I've made a python program that uses martingale betting method to see what the probability is to double your starting pot and then stop at European roulette (no double 00). The program works like this, You got $100$ dollars in the beginning and the starting bet is $1$ dollar. The program always bet on red and if it wins it will bet $1$ dollar again. If it loses it will double the initial bet. $1,2,4,8$ etc until it either goes bankrupt or wins.
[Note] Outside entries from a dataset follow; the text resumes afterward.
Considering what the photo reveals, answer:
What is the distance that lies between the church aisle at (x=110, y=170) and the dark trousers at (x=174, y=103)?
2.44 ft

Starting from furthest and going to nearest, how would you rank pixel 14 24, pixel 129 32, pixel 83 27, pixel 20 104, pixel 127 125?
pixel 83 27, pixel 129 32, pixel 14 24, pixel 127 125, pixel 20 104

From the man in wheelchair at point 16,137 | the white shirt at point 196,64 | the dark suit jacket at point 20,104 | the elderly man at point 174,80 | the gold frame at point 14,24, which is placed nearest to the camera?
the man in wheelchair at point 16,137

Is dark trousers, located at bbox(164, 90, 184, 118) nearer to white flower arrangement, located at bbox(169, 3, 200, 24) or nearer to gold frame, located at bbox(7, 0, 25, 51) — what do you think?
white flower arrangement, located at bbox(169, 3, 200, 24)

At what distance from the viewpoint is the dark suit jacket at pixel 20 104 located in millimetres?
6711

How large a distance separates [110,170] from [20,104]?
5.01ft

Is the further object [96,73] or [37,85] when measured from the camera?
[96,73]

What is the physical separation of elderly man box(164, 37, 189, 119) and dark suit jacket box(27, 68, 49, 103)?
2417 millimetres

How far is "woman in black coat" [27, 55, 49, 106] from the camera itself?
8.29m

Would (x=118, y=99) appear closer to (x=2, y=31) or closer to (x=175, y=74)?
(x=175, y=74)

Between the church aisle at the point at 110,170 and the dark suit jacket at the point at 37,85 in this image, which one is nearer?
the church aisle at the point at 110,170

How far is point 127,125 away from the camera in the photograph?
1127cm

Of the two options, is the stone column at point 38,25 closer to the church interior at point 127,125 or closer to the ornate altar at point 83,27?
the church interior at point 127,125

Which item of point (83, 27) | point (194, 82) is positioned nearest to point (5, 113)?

I've made the program do this a million times and then divide the times it doubled it's money by a million and i got $0.304063$.
My question is how would I calculate this value without having to use the program?
The probability of getting red is $\frac{18}{37}$.
You play until you have either won $100$ dollars or lost everything.
Best Answer
If you have from $100$ to $126$ dollars you can bet up to $6$ times in your martingale system, while if you have from $127$ to $199$ dollars you can bet up to $7$ times, since $1+2+2^2+\cdots+2^6=2^7-1=127$.
The probability of not losing $n$ times in a row is $1-\left(1-\dfrac{18}{37}\right)^n$. So the probability of progressing from $100$ dollars to $200$ dollars is $$ \left(1-\left(1-\dfrac{18}{37}\right)^6\right)^{27} \left(1-\left(1-\dfrac{18}{37}\right)^7\right)^{73} \approx 0.3041318$$ which is what your Python program predicted.
Note that if your system fails, you will usually still end up with a positive amount (unless you lose seven times in a row starting with $127$ dollars): for example if you start at $100$ dollars and immediately lose six times you will end up with $37$ dollars when your system requires you to bet $64$ so you have to give up. If your system fails then your expected final amount is about $41.468$ dollars. So, after taking account of the possibility of reaching $200$ dollars, your expected overall finishing amount is about $89.683$ dollars.